Greg Mankiw’s Ten Principles

I thought I would like to do a little work on the theme of the Magic Formula, which is: Low Taxes and Stable Money. We saw that this theme goes back at least as far as Adam Smith. But, it didn’t appear in Applied Mainline Economics (2017), supposedly an updating of Smith’s original concerns for today.

December 8, 2017: Applied Mainline Economics (2017), by Matthew Mitchell and Peter Boettke

Greg Mankiw, in his popular textbook Principles of Economics, listed Ten Principles that supposedly represent the heart of economic wisdom today. Here they are:

  1. People face trade-offs
  2. The cost of something is what you give up to get it
  3. Rational people think at the margin
  4. People respond to incentives
  5. Trade can make everyone better off
  6. Markets are usually a good way to organize economic activity
  7. Governments can sometimes improve market outcomes
  8. A country’s standard of living depends on its ability to produce goods and services
  9. Prices rise when the government prints too much money
  10. Society faces a short-run tradeoff between Inflation and unemployment.

No Magic Formula there either. (Again, one is tempted to assume that Low Taxes are buried in “People respond to incentives,” but, as was the case for Mitchell and Boettke, this is not the case.)

Yoram Bauman, a professor of economics at the University of Washington, translated Mankiw’s Ten Principles for laymen:

  1. Choices are bad
  2. Choices are really bad
  3. People are stupid
  4. People aren’t that stupid
  5. Trade can make everyone worse off
  6. Governments are stupid
  7. Governments aren’t that stupid
  8. Blah blah blah
  9. Blah blah blah
  10. Blah blah blah

It’s not just me.

The Foundation of Economic Education, which offers an alternative viewpoint to this meager academic mainstream offering, listed their own twelve principles:

  1. Gains from trade: In any economic exchange, freely chosen, both parties benefit–at least in their own minds.
  2. Subjective value: The value of any good or service is determined by the individual human mind.
  3. Opportunity cost: Nothing is free, and the cost of anything is what you give up to get it.
  4. Spontaneous order: Society emerges not from top-down intention or planning but from individuals’ actions that result in unplanned outcomes for the whole.
  5. Incentives: Individuals act to maximize their own reward.
  6. Comparative advantage: Cooperation between individuals creates value when a seller can produce a given item or service at a lower cost than the buyer would spend to produce it himself.
  7. Knowledge problem: No one person or group knows enough to plan (and force) social outcomes, because information necessary for social order is distributed among its members and revealed only in human choice.
  8. Seen and Unseen: In addition to the tangible and quantifiable effects, there are quite often invisible costs and unmet opportunities to any action or policy.
  9. Rules matter: Institutions influence the decisions individuals make.

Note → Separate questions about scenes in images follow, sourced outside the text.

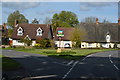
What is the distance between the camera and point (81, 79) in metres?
12.9

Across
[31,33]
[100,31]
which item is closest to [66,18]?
[100,31]

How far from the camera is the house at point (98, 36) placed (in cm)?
6762

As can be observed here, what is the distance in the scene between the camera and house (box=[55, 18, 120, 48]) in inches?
2662

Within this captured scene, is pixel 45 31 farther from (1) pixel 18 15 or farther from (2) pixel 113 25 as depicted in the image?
(1) pixel 18 15

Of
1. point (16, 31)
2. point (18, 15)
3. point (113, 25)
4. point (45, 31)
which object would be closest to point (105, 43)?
point (113, 25)

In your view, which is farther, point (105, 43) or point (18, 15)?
point (18, 15)

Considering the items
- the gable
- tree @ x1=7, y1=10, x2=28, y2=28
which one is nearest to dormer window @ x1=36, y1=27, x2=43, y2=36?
the gable

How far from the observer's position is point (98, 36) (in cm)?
6881

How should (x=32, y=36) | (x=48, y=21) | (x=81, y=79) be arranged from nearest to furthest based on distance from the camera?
(x=81, y=79)
(x=32, y=36)
(x=48, y=21)

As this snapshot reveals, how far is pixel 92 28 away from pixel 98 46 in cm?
639

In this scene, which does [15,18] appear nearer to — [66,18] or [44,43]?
[66,18]

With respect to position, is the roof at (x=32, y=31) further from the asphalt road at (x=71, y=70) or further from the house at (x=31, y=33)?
the asphalt road at (x=71, y=70)

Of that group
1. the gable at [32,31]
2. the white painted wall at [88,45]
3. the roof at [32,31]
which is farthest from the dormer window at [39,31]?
the white painted wall at [88,45]

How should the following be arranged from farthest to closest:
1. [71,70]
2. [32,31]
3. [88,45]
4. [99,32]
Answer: [99,32] → [88,45] → [32,31] → [71,70]
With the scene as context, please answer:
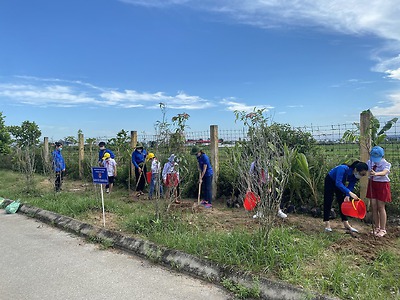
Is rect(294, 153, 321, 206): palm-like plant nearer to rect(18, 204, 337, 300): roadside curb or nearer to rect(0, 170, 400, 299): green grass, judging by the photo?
rect(0, 170, 400, 299): green grass

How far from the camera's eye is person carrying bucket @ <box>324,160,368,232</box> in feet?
16.9

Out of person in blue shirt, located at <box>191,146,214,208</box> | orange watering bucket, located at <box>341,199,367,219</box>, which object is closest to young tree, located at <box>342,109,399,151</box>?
orange watering bucket, located at <box>341,199,367,219</box>

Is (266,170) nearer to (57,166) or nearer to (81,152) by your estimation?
(57,166)

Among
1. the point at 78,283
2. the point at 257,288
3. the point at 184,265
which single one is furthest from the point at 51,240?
the point at 257,288

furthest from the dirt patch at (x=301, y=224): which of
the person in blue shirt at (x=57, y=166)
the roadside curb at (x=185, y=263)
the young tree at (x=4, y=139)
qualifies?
the young tree at (x=4, y=139)

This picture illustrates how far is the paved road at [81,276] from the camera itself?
3764mm

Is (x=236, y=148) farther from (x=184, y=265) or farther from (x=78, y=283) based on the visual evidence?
(x=78, y=283)

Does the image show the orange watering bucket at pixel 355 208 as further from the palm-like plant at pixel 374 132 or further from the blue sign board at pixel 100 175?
the blue sign board at pixel 100 175

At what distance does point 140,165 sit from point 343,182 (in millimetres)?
6366

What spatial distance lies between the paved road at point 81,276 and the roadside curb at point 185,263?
0.14 metres

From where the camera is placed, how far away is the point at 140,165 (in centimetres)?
1016

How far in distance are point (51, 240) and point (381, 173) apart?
235 inches

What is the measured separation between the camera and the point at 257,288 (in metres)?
3.59

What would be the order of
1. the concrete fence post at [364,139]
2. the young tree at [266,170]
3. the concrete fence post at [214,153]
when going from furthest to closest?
1. the concrete fence post at [214,153]
2. the concrete fence post at [364,139]
3. the young tree at [266,170]
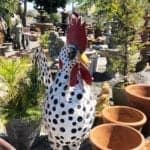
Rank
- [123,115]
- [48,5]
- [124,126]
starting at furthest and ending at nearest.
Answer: [48,5], [123,115], [124,126]

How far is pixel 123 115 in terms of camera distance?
5504 millimetres

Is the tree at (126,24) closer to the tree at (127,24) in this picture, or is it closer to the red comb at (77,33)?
the tree at (127,24)

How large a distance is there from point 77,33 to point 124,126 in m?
1.19

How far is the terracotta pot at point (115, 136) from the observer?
464cm

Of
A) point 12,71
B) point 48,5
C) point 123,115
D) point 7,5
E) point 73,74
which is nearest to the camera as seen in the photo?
point 73,74

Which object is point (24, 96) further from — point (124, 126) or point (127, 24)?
point (127, 24)

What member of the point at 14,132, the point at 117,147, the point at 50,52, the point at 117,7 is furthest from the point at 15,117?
the point at 50,52

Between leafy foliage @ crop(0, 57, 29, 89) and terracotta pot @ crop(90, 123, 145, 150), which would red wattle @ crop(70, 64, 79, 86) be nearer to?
terracotta pot @ crop(90, 123, 145, 150)

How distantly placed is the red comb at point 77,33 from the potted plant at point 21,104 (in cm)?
92

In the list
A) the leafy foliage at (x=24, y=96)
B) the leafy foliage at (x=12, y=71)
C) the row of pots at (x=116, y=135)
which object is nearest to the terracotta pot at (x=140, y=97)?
the row of pots at (x=116, y=135)

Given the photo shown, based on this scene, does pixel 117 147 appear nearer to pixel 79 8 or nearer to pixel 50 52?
pixel 50 52

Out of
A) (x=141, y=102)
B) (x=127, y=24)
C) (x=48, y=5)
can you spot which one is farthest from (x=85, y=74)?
(x=48, y=5)

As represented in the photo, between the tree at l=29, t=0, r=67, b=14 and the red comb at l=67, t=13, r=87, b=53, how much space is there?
54.8 feet

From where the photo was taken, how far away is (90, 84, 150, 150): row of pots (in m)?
4.62
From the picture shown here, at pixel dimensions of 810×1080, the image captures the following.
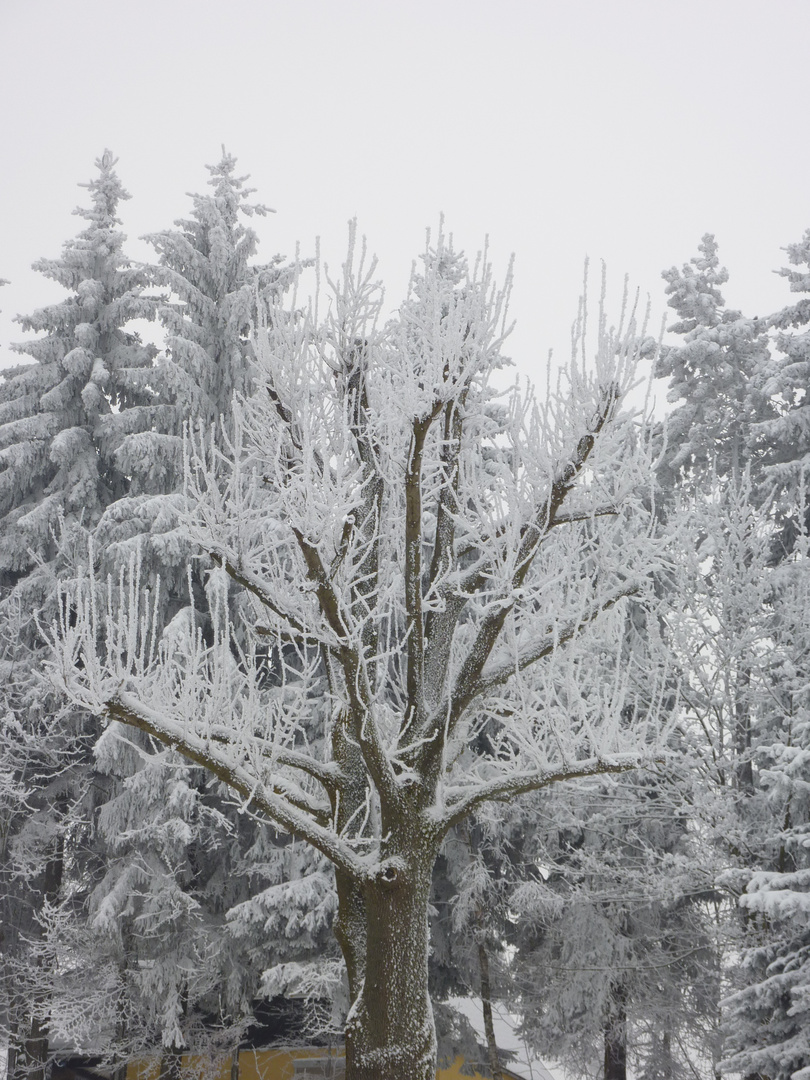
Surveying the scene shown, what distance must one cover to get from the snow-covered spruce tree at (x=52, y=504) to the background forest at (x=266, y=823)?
6 centimetres

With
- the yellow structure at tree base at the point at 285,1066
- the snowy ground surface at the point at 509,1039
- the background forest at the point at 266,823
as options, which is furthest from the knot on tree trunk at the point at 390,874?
the snowy ground surface at the point at 509,1039

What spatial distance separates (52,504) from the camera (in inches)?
579

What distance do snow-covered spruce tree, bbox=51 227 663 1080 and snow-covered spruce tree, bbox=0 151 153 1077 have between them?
8.20 m

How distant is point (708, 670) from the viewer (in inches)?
428

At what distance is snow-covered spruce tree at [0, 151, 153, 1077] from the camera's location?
13.3m

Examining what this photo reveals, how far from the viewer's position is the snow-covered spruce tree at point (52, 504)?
1330 centimetres

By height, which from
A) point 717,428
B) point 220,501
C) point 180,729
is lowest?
point 180,729

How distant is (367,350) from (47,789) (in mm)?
11250

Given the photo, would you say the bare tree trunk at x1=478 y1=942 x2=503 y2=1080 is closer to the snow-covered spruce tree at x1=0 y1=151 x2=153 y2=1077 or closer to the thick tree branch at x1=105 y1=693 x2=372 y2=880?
the snow-covered spruce tree at x1=0 y1=151 x2=153 y2=1077

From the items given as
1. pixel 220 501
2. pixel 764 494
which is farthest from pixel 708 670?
pixel 220 501

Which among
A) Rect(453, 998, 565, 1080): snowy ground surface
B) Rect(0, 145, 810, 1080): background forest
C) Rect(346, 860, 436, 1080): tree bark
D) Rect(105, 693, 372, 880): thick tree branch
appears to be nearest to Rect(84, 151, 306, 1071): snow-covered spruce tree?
Rect(0, 145, 810, 1080): background forest

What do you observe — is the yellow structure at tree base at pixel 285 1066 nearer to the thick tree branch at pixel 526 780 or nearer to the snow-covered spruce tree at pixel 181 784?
the snow-covered spruce tree at pixel 181 784

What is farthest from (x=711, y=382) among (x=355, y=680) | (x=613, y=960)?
(x=355, y=680)

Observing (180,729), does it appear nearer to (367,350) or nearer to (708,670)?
(367,350)
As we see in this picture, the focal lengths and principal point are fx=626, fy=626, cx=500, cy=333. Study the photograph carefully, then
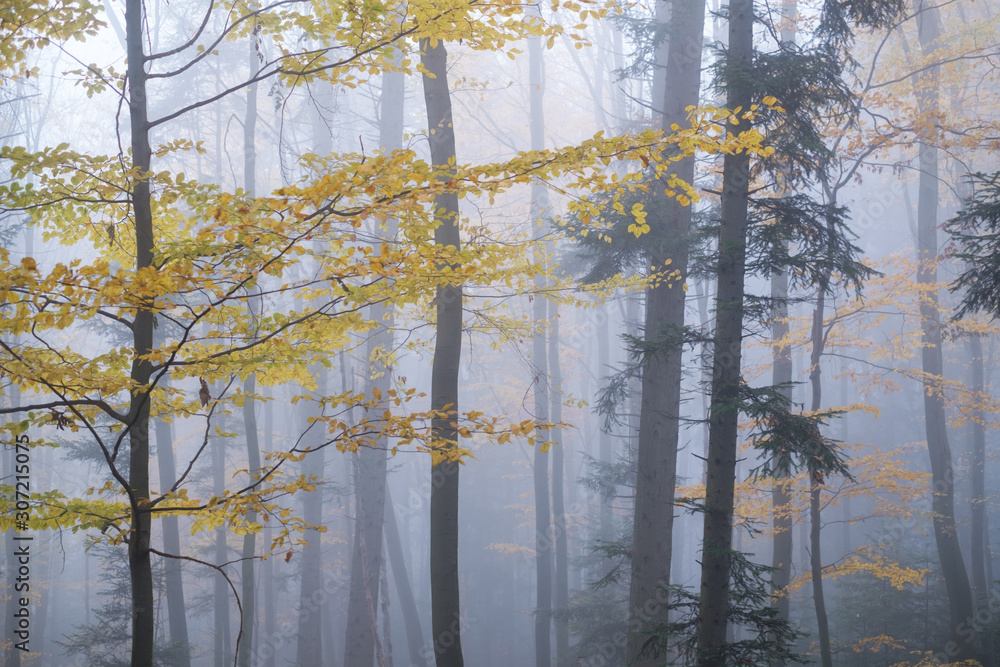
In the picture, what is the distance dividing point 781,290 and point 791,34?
19.7ft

For example, property rights extend from the reality of scarcity which demands that ownership must be vested in individuals and not a collective.
  10. Action is purposeful: Each person makes choices with the intention of improving his or her condition.
  11. Civil society: Voluntary association permits people of all backgrounds to interact peaceably, create value, cultivate personal character, and build mutual trust.
  12. Entrepreneurship: Acting on an opportunity to gather underused, misused, or undiscovered resources and ideas to create value for others.

All worthy ideas, but the Magic Formula again makes no appearance. (You can click on the discussion about #5, Incentives Matter, and find that it actually does not contain the word “tax”.) As for Mitchell and Boettke, Stable Money is hardly mentioned at all. This was maybe not so strange in the days of Adam Smith, when the British pound had been unchanged for centuries (and Smith did talk about it nevertheless), but it is certainly a big omission in our floating-fiat world, where currency blowups are a regular fact of life, and especially from “conservative alternative” commentators. Does the name “Paul Volcker” ring a bell? After all, the creation of the Eurozone in 1999 was explicitly to produce a form of Stable Money among eurozone members.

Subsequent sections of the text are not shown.